David Kincheloe, the president of the U.S. group National Restaurant Consultants, said he began looking into a KFC franchise in Kenya for a different investor 2 1/2 years ago, but that the biggest obstacle was, again, the supply chain. Mr. Kincheloe said it’s logical that KFC is paving the way for more U.S. brands.
“Yum Brands is working their way into the African market,” he said, referring to KFC’s Louisville, Kentucky-based parent company. “Once you’re able to get KFC in and you’re able to work out the issues with the supply chain maybe you’ll see a Long John Silver’s, a Pizza Hut, a Taco Bell.”
The Nairobi KFC investor group includes a man whose family owns 40 KFC restaurants in South Africa, and there are plans for expansion here. Two more KFCs are slated to open in Nairobi this year, and Bell said the group wants to open 15 restaurants in Kenya, Tanzania and Uganda in the next three years.
Mr. Bell said he believes that McDonald’s doesn’t want to be left out of East Africa, and that the Illinois-based company is looking at the East Africa market as well.
“It’s only a matter of time until they do and a matter of finding the right partnership for the brand, the franchisee and the franchisor,” he said of a possible McDonald’s entry. McDonald’s didn’t return a call seeking comment.

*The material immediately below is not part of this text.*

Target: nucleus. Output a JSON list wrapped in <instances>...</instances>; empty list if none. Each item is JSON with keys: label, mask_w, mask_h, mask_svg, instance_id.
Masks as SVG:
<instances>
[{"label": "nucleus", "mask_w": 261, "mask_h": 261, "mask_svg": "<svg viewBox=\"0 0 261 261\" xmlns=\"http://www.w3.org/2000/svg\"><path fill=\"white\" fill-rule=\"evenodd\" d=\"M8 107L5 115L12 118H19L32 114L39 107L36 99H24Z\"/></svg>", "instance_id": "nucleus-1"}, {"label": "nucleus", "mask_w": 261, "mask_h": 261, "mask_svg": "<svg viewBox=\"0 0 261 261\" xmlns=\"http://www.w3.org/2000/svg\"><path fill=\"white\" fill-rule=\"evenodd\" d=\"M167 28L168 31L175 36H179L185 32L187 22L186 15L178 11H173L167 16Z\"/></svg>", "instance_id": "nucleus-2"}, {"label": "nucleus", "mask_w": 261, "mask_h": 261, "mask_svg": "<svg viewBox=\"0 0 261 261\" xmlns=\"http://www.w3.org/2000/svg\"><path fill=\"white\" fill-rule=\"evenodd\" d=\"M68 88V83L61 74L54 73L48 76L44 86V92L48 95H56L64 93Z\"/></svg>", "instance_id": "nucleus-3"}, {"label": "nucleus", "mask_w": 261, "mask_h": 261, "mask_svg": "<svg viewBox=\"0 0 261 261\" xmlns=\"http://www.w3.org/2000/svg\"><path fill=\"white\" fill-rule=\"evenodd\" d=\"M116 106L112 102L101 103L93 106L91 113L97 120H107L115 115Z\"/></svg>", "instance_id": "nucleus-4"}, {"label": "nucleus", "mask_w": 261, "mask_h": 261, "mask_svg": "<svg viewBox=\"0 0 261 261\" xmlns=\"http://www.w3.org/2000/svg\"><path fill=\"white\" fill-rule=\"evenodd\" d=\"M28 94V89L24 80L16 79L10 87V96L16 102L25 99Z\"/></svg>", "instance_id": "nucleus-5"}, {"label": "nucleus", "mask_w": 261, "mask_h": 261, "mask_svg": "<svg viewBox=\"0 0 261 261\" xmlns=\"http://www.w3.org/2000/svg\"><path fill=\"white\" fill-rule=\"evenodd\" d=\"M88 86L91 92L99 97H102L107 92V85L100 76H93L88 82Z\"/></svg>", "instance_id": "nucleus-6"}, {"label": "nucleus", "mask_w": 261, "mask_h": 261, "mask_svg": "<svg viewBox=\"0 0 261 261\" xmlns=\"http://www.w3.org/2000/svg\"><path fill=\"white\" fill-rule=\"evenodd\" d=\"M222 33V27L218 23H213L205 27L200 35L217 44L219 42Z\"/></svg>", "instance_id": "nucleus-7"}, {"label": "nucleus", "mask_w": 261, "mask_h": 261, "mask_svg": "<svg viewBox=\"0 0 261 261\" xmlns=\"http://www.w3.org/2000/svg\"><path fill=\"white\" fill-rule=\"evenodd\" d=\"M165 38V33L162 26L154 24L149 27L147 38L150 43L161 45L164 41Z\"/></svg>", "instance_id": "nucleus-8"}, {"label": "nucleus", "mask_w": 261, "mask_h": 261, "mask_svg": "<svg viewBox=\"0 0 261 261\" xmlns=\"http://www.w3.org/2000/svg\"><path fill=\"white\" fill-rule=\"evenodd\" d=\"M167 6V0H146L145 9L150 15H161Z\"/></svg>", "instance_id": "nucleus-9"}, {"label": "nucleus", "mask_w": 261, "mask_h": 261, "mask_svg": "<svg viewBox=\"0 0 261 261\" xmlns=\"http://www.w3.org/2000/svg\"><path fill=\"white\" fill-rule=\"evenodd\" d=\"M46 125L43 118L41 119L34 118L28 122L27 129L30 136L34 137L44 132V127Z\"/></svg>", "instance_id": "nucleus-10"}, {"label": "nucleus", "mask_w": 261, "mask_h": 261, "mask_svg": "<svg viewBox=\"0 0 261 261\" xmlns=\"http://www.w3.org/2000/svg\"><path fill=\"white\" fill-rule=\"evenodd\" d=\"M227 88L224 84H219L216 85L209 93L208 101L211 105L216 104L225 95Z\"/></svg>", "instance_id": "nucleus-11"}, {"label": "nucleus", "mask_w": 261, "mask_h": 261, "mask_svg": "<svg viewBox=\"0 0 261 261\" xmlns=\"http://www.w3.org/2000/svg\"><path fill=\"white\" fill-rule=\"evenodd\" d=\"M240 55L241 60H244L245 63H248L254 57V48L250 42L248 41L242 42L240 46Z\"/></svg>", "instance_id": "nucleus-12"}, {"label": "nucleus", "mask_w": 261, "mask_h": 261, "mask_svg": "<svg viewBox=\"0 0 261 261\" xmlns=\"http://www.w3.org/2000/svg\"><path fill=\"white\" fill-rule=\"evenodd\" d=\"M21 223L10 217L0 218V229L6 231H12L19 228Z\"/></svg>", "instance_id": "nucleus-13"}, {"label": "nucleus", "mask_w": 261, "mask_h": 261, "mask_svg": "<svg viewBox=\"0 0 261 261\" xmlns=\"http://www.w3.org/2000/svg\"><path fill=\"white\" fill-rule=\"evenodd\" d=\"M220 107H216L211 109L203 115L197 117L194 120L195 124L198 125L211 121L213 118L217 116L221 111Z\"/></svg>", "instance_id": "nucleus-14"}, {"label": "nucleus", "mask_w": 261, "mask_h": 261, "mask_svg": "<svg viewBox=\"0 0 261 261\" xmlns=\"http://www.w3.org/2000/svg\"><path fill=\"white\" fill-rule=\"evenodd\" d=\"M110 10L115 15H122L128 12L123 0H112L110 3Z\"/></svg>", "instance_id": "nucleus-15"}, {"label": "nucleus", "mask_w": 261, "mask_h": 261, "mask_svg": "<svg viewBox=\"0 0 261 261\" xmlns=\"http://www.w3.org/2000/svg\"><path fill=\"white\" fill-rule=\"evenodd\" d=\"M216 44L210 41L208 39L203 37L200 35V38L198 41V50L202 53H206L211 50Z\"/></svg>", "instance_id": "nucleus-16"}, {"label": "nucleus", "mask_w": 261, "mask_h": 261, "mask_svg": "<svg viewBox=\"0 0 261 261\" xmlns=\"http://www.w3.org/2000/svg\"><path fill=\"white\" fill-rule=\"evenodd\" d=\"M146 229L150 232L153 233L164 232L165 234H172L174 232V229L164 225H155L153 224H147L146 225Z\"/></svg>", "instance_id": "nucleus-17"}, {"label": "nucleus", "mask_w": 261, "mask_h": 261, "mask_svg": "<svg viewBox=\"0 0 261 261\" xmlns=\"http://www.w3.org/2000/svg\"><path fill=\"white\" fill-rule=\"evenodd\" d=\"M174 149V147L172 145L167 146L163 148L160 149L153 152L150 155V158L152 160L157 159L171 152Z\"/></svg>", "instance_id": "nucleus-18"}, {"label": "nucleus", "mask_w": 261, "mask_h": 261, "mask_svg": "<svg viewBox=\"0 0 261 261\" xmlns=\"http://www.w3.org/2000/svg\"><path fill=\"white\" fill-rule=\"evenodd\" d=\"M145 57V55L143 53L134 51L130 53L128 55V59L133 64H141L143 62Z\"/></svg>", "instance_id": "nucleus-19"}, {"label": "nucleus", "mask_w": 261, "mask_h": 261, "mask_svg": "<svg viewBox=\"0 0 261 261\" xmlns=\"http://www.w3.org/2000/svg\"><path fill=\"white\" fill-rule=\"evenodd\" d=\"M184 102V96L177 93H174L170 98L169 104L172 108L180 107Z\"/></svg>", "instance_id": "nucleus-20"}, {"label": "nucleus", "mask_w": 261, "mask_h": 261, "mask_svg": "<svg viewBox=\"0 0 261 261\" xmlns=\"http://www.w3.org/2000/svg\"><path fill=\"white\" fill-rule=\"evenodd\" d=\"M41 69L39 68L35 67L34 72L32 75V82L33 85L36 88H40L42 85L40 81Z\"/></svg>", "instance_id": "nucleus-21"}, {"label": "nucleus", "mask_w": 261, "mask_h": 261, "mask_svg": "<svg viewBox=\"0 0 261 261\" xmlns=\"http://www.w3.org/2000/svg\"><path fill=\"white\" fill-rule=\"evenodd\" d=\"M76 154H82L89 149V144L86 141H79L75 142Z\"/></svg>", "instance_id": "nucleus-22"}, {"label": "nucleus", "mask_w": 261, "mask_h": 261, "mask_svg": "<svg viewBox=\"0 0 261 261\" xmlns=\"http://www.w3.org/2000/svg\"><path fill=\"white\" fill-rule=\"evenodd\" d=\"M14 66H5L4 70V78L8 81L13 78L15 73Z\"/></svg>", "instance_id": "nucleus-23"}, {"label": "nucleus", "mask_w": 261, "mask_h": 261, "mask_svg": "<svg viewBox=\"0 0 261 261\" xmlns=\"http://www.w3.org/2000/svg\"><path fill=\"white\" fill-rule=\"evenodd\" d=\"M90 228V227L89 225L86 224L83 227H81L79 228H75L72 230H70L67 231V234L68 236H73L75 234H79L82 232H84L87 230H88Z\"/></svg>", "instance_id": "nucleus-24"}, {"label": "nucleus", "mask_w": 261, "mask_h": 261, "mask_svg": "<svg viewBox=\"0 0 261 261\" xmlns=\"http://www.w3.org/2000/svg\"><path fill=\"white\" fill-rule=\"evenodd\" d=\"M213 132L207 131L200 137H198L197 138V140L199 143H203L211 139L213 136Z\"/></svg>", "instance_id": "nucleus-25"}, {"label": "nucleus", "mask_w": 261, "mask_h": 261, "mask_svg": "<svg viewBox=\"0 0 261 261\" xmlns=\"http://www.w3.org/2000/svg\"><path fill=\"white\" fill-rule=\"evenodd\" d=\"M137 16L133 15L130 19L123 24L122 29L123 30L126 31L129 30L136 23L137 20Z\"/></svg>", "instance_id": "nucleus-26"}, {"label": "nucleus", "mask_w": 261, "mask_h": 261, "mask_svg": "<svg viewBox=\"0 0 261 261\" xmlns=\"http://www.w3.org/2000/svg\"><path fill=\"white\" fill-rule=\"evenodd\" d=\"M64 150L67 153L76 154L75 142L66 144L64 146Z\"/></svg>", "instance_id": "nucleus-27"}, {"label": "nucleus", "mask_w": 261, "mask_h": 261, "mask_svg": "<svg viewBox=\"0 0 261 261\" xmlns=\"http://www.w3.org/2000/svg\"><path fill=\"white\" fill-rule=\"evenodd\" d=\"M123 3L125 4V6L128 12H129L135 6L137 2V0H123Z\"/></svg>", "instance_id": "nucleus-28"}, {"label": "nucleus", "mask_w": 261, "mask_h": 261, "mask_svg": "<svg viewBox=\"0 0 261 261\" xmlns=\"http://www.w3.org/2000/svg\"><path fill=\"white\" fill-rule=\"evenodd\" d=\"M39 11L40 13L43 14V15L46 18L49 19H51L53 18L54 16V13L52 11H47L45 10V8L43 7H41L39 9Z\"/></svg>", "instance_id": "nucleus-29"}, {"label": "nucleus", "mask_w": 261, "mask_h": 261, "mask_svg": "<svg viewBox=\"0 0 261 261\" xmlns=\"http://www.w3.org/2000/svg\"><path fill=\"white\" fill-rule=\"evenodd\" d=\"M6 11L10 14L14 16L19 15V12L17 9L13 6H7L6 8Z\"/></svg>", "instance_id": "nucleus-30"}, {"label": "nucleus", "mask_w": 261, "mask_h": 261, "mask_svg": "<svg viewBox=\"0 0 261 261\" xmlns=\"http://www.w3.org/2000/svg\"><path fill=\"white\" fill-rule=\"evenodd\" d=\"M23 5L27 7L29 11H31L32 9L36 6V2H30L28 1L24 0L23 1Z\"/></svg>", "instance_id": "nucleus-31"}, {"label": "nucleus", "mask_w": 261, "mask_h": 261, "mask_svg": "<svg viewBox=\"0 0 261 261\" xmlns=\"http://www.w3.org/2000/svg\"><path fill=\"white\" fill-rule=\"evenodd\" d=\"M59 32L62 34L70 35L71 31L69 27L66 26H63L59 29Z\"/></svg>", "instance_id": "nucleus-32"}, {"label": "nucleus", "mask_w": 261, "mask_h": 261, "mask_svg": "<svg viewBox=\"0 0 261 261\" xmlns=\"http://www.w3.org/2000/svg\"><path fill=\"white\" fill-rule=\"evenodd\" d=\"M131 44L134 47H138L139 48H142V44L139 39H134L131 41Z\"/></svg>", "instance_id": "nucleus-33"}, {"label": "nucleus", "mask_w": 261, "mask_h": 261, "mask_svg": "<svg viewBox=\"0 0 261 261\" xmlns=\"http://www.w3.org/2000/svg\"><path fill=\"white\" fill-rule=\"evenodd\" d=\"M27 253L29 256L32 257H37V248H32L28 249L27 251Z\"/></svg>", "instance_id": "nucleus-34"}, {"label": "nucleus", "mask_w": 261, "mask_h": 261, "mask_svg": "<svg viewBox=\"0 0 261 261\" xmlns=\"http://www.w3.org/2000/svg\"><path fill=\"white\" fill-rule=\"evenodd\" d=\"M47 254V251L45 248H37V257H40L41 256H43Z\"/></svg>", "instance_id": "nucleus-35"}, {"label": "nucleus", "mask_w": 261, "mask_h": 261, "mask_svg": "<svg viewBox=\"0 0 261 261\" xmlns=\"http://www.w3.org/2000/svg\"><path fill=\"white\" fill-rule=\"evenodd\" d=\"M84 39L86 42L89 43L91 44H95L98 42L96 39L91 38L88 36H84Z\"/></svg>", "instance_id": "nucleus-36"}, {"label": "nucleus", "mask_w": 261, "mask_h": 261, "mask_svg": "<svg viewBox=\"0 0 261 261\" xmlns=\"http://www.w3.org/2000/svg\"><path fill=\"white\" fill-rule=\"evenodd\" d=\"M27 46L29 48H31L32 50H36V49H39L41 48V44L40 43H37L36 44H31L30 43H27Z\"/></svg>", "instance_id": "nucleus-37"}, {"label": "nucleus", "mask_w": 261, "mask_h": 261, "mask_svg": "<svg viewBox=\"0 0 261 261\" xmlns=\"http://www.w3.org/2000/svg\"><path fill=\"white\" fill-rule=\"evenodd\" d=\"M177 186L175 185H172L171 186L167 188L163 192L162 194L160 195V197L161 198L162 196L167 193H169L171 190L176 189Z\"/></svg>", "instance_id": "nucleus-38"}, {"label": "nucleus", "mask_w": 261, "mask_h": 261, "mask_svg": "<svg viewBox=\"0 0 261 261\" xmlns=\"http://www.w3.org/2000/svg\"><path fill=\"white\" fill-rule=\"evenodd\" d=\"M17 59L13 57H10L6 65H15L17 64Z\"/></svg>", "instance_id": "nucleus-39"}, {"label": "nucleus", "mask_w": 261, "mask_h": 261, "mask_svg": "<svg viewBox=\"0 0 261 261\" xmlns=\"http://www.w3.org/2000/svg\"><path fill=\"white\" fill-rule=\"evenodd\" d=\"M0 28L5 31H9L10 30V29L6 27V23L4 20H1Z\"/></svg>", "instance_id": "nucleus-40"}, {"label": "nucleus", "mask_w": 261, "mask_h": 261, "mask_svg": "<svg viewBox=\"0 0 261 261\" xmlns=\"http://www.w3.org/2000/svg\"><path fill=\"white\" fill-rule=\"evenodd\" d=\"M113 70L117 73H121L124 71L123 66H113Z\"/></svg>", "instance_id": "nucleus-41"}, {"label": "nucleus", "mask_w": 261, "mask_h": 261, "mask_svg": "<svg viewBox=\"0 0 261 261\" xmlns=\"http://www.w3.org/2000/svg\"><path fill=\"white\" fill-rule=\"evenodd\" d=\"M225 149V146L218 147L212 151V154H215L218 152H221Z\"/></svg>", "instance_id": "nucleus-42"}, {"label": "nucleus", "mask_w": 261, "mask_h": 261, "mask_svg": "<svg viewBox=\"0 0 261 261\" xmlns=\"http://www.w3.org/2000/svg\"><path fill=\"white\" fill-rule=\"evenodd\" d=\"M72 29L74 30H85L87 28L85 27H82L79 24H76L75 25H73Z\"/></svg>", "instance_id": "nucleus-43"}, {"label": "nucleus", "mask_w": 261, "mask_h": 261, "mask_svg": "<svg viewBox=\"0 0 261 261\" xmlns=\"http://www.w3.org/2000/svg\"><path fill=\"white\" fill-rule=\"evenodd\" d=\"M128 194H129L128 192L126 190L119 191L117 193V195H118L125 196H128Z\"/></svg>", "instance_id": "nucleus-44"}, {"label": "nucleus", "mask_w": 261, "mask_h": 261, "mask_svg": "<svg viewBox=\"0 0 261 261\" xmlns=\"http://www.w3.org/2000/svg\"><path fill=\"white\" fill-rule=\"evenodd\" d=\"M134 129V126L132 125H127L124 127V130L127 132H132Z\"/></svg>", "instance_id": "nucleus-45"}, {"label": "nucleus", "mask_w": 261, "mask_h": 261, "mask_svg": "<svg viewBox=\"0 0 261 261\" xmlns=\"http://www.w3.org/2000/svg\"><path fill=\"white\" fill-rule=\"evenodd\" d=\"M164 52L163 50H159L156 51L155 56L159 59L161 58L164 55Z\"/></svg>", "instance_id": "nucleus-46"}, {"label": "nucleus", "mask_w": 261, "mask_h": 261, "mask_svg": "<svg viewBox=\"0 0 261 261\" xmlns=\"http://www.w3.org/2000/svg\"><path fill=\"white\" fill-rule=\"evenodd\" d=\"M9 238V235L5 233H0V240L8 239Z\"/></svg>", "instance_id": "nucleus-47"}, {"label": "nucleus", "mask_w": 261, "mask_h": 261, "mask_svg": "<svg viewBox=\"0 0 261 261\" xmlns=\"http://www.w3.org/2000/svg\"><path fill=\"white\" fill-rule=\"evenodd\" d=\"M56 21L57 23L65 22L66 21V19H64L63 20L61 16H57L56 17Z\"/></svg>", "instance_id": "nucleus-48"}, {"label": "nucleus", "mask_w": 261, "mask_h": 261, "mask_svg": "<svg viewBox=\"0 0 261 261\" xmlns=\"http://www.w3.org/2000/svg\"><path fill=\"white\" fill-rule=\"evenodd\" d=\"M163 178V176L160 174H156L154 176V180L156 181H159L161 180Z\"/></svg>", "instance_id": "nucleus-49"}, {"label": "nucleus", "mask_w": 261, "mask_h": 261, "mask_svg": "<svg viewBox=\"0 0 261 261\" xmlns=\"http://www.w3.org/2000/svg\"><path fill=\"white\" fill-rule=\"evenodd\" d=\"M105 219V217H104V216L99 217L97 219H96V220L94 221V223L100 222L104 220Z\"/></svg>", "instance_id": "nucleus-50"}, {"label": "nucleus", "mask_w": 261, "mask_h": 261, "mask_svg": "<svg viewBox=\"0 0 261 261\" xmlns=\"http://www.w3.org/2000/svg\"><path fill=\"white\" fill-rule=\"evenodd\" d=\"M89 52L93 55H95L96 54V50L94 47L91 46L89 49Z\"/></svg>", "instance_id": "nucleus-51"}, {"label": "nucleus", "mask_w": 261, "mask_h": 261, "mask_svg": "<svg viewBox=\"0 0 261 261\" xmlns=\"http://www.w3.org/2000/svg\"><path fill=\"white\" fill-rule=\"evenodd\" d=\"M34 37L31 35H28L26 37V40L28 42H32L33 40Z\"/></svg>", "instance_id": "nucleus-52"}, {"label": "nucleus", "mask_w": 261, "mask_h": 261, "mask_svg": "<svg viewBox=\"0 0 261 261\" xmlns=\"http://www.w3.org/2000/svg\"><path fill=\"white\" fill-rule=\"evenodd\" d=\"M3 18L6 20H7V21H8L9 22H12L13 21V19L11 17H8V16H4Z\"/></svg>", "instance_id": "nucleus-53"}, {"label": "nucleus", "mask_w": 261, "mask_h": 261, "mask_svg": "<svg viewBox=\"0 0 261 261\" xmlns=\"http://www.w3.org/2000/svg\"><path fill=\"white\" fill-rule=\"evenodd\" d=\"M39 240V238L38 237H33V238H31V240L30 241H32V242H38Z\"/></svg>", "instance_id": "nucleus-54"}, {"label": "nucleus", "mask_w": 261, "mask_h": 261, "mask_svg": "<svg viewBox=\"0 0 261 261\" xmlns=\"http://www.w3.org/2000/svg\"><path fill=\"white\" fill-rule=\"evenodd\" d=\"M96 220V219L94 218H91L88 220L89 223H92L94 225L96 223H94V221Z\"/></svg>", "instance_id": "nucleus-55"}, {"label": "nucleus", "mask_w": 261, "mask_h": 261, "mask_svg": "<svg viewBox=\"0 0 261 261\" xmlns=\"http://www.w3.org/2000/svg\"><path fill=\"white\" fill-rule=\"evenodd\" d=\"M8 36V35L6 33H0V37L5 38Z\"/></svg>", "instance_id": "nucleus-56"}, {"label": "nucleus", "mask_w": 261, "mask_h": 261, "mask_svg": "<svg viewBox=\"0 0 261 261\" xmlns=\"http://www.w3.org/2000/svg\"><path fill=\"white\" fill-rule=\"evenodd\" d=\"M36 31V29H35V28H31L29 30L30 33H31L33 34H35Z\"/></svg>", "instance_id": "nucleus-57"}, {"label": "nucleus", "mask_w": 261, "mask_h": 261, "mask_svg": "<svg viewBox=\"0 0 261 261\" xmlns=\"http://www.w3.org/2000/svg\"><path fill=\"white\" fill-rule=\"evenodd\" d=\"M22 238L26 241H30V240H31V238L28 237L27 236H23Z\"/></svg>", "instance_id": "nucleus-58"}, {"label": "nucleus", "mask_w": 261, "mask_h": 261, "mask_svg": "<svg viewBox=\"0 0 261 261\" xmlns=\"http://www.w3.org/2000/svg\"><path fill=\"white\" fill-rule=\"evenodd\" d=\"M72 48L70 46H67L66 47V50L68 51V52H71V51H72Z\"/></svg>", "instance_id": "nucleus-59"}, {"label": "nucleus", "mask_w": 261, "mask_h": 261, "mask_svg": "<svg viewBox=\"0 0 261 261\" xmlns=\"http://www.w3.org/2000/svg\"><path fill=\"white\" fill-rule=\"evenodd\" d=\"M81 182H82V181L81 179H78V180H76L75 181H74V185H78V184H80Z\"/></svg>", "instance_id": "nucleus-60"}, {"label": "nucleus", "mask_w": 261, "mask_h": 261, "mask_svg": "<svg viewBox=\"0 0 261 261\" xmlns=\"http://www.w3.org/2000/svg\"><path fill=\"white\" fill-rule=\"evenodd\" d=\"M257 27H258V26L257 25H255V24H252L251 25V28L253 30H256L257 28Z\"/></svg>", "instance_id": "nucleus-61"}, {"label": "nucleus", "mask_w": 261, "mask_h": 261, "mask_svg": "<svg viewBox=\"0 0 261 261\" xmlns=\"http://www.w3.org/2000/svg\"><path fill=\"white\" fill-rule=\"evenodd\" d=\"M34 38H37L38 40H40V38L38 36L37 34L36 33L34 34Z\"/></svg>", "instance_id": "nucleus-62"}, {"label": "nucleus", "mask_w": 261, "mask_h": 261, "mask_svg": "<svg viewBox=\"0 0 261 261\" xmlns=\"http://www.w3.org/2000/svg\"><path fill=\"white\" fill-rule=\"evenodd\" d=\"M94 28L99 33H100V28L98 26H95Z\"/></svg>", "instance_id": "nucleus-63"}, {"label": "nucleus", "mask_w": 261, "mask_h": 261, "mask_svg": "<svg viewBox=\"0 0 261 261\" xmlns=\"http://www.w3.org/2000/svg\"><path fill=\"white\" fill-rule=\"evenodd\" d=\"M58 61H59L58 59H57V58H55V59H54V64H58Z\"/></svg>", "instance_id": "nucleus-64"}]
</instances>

The national chairman of the Kenyan National Chamber of Commerce and Industry, Laban Onditi, said the fact that KFC chose to open in Kenya first, among all other East African countries, shows the country is an investment destination.
“In Kenya there is still a very virgin market that has not been fully tapped,” he said.
Kenya does have fast food restaurants from South Africa, like the hamburger restaurant Steers. It also has Pizza Inn and Chicken Inn, but no American chains until now.
Chicken Inn is where Albunus Kithokoi was working until he landed a new job as a KFC manager. His training included more than three months of working at KFC outlets in South Africa. When the 37-year-old opened the restaurant’s glass doors for business, he folded them up near a sign explaining how Colonel Sanders opened his first restaurant in Kentucky in 1939.
“This is a brand that everyone knows. They say the queue is long but it’s worth it. They don’t mind the wait,” Mr. Kithokoi said.
In one of the many groups of children at KFC was Beverly Onyango, who turned 12 on Tuesday. Onyango, who has done quite a bit of international travel and is familiar with American fast food, named KFC as her favorite restaurant. She’s eaten at outlets in Dubai and Thailand, but is happy to finally have one in Nairobi.
“Not having to go somewhere else is good,” she said.